◆ **Directions**: Without the pictures, can you quote each line below exactly?

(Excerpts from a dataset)
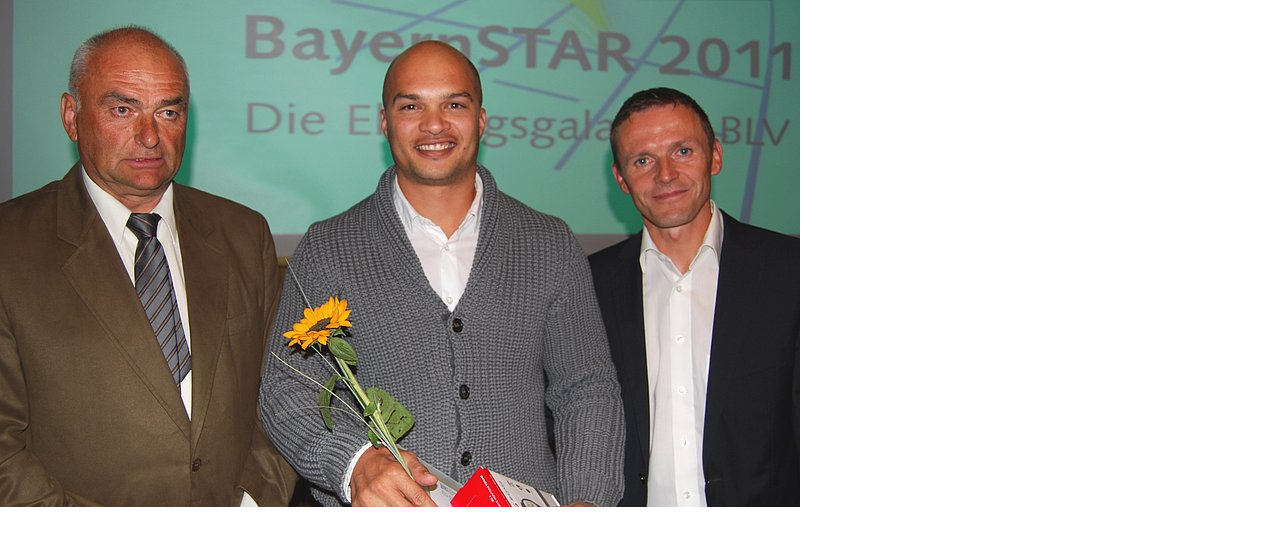

--- FILE ---
content_type: text/html; charset=UTF-8
request_url: https://blv-sport.de/index.php?eID=tx_cms_showpic&file=10468&md5=f72fc7e2dac8c357d46aaa242a21549e50ab1306&parameters%5B0%5D=eyJ3aWR0aCI6IjgwMG0iLCJoZWlnaHQiOiI2MDAiLCJib2R5VGFnIjoiPGJvZHkg&parameters%5B1%5D=YmdDb2xvcj1cIiNmZmZmZmZcIiBzdHlsZT1cIm1hcmdpbjowO1wiPiIsIndyYXAi&parameters%5B2%5D=OiI8YSBocmVmPVwiamF2YXNjcmlwdDpjbG9zZSgpO1wiPiB8IDxcL2E%2BIn0%3D
body_size: 245
content:
<!DOCTYPE html>
<html>
<head>
	<title>Image</title>
	<meta name="robots" content="noindex,follow" />
</head>
<body bgColor="#ffffff" style="margin:0;">
	<img src="typo3temp/assets/_processed_/a/d/csm_BayernStar_2011-1_89142599c1.jpg" alt="Image" title="Image" width="800" height="507" />
</body>
</html>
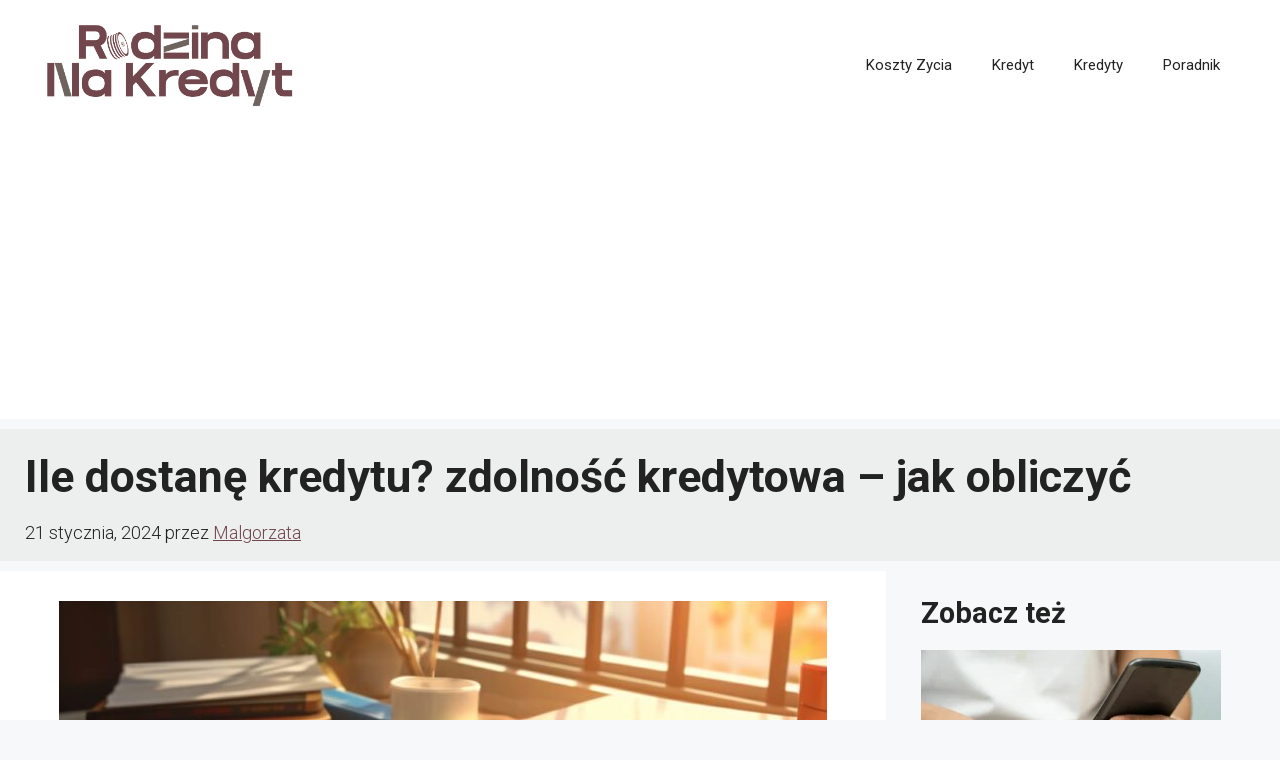

--- FILE ---
content_type: text/html; charset=utf-8
request_url: https://www.google.com/recaptcha/api2/aframe
body_size: 267
content:
<!DOCTYPE HTML><html><head><meta http-equiv="content-type" content="text/html; charset=UTF-8"></head><body><script nonce="ga4CQakDN7Jbx0_TYcGklw">/** Anti-fraud and anti-abuse applications only. See google.com/recaptcha */ try{var clients={'sodar':'https://pagead2.googlesyndication.com/pagead/sodar?'};window.addEventListener("message",function(a){try{if(a.source===window.parent){var b=JSON.parse(a.data);var c=clients[b['id']];if(c){var d=document.createElement('img');d.src=c+b['params']+'&rc='+(localStorage.getItem("rc::a")?sessionStorage.getItem("rc::b"):"");window.document.body.appendChild(d);sessionStorage.setItem("rc::e",parseInt(sessionStorage.getItem("rc::e")||0)+1);localStorage.setItem("rc::h",'1769246391108');}}}catch(b){}});window.parent.postMessage("_grecaptcha_ready", "*");}catch(b){}</script></body></html>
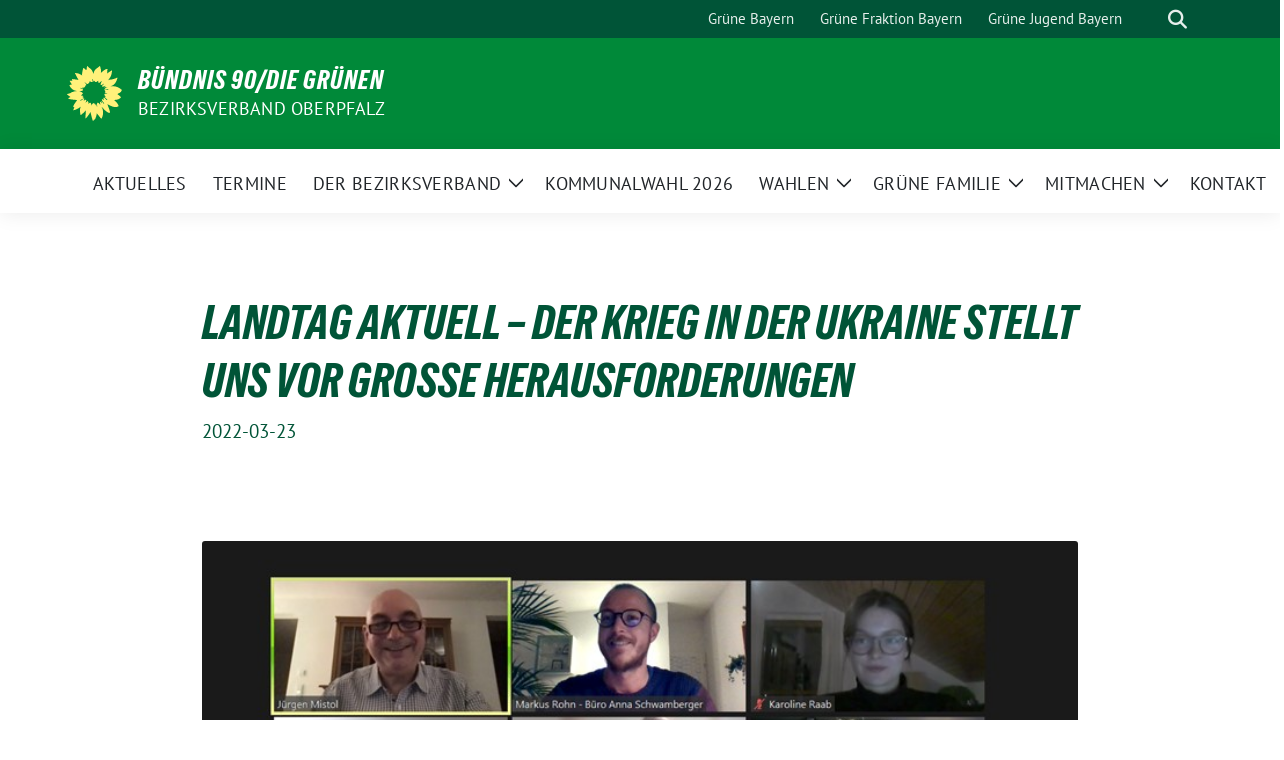

--- FILE ---
content_type: text/css
request_url: https://gruene-oberpfalz.de/wp-content/themes/sunflower-child/style.css?ver=1.0.0
body_size: -41
content:
/*
 Theme Name:   Sunflower-child
 Theme URI:    https://sunflower-theme.de
 Description:  Sunflower child-theme
 Author:       Tom Rose
 Author URI:   https://tom-rose.de
 Template:     sunflower
 Version:      1.0.0
 License:      GNU General Public License v2 or later
 License URI:  http://www.gnu.org/licenses/gpl-2.0.html
 Text Domain:  twentyfifteenchild
*/
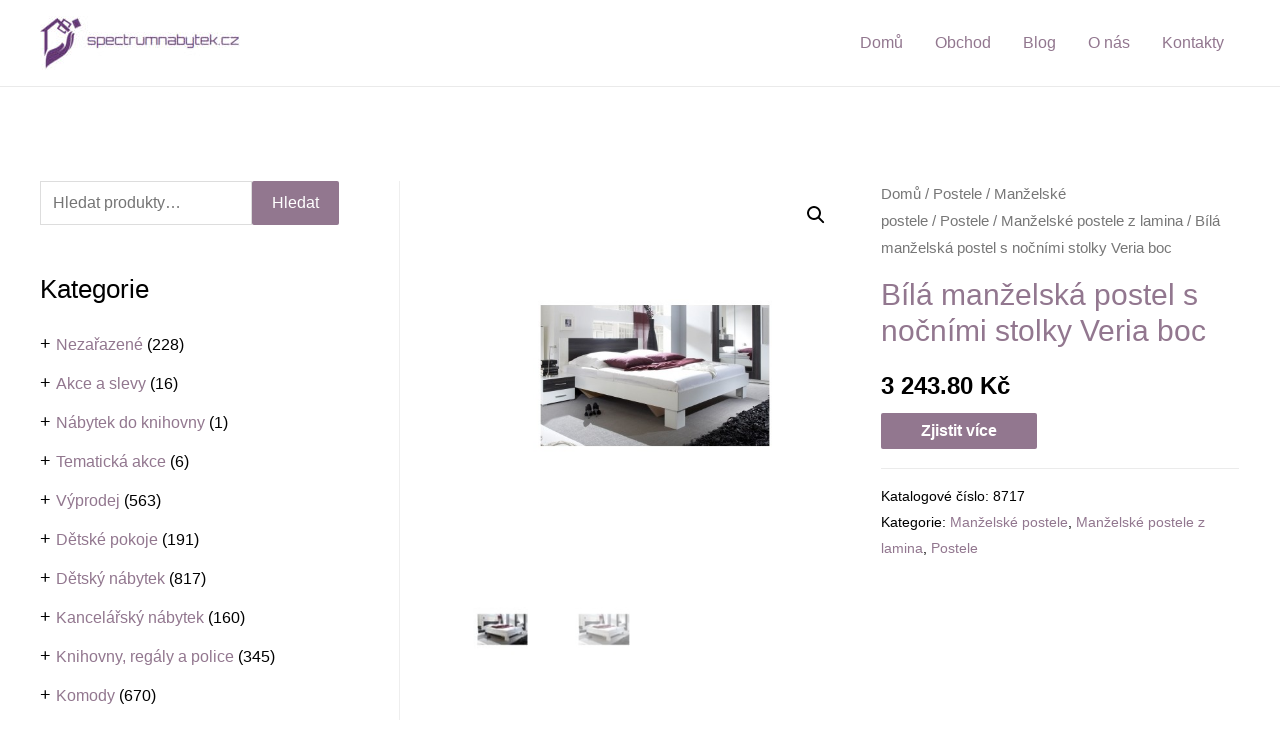

--- FILE ---
content_type: text/html; charset=utf-8
request_url: https://www.google.com/recaptcha/api2/aframe
body_size: 265
content:
<!DOCTYPE HTML><html><head><meta http-equiv="content-type" content="text/html; charset=UTF-8"></head><body><script nonce="NyAUJV-dT1ooCyupfbum3Q">/** Anti-fraud and anti-abuse applications only. See google.com/recaptcha */ try{var clients={'sodar':'https://pagead2.googlesyndication.com/pagead/sodar?'};window.addEventListener("message",function(a){try{if(a.source===window.parent){var b=JSON.parse(a.data);var c=clients[b['id']];if(c){var d=document.createElement('img');d.src=c+b['params']+'&rc='+(localStorage.getItem("rc::a")?sessionStorage.getItem("rc::b"):"");window.document.body.appendChild(d);sessionStorage.setItem("rc::e",parseInt(sessionStorage.getItem("rc::e")||0)+1);localStorage.setItem("rc::h",'1766220412221');}}}catch(b){}});window.parent.postMessage("_grecaptcha_ready", "*");}catch(b){}</script></body></html>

◆ **Output below**:
--- FILE ---
content_type: text/html; charset=UTF-8
request_url: https://blv-sport.de/index.php?eID=tx_cms_showpic&file=10468&md5=f72fc7e2dac8c357d46aaa242a21549e50ab1306&parameters%5B0%5D=eyJ3aWR0aCI6IjgwMG0iLCJoZWlnaHQiOiI2MDAiLCJib2R5VGFnIjoiPGJvZHkg&parameters%5B1%5D=YmdDb2xvcj1cIiNmZmZmZmZcIiBzdHlsZT1cIm1hcmdpbjowO1wiPiIsIndyYXAi&parameters%5B2%5D=OiI8YSBocmVmPVwiamF2YXNjcmlwdDpjbG9zZSgpO1wiPiB8IDxcL2E%2BIn0%3D
body_size: 245
content:
<!DOCTYPE html>
<html>
<head>
	<title>Image</title>
	<meta name="robots" content="noindex,follow" />
</head>
<body bgColor="#ffffff" style="margin:0;">
	<img src="typo3temp/assets/_processed_/a/d/csm_BayernStar_2011-1_89142599c1.jpg" alt="Image" title="Image" width="800" height="507" />
</body>
</html>

--- FILE ---
content_type: text/html; charset=utf-8
request_url: https://www.google.com/recaptcha/api2/aframe
body_size: 267
content:
<!DOCTYPE HTML><html><head><meta http-equiv="content-type" content="text/html; charset=UTF-8"></head><body><script nonce="ga4CQakDN7Jbx0_TYcGklw">/** Anti-fraud and anti-abuse applications only. See google.com/recaptcha */ try{var clients={'sodar':'https://pagead2.googlesyndication.com/pagead/sodar?'};window.addEventListener("message",function(a){try{if(a.source===window.parent){var b=JSON.parse(a.data);var c=clients[b['id']];if(c){var d=document.createElement('img');d.src=c+b['params']+'&rc='+(localStorage.getItem("rc::a")?sessionStorage.getItem("rc::b"):"");window.document.body.appendChild(d);sessionStorage.setItem("rc::e",parseInt(sessionStorage.getItem("rc::e")||0)+1);localStorage.setItem("rc::h",'1769246391108');}}}catch(b){}});window.parent.postMessage("_grecaptcha_ready", "*");}catch(b){}</script></body></html>

--- FILE ---
content_type: text/css
request_url: https://gruene-oberpfalz.de/wp-content/themes/sunflower-child/style.css?ver=1.0.0
body_size: -41
content:
/*
 Theme Name:   Sunflower-child
 Theme URI:    https://sunflower-theme.de
 Description:  Sunflower child-theme
 Author:       Tom Rose
 Author URI:   https://tom-rose.de
 Template:     sunflower
 Version:      1.0.0
 License:      GNU General Public License v2 or later
 License URI:  http://www.gnu.org/licenses/gpl-2.0.html
 Text Domain:  twentyfifteenchild
*/

--- FILE ---
content_type: text/html; charset=utf-8
request_url: https://www.google.com/recaptcha/api2/aframe
body_size: 265
content:
<!DOCTYPE HTML><html><head><meta http-equiv="content-type" content="text/html; charset=UTF-8"></head><body><script nonce="NyAUJV-dT1ooCyupfbum3Q">/** Anti-fraud and anti-abuse applications only. See google.com/recaptcha */ try{var clients={'sodar':'https://pagead2.googlesyndication.com/pagead/sodar?'};window.addEventListener("message",function(a){try{if(a.source===window.parent){var b=JSON.parse(a.data);var c=clients[b['id']];if(c){var d=document.createElement('img');d.src=c+b['params']+'&rc='+(localStorage.getItem("rc::a")?sessionStorage.getItem("rc::b"):"");window.document.body.appendChild(d);sessionStorage.setItem("rc::e",parseInt(sessionStorage.getItem("rc::e")||0)+1);localStorage.setItem("rc::h",'1766220412221');}}}catch(b){}});window.parent.postMessage("_grecaptcha_ready", "*");}catch(b){}</script></body></html>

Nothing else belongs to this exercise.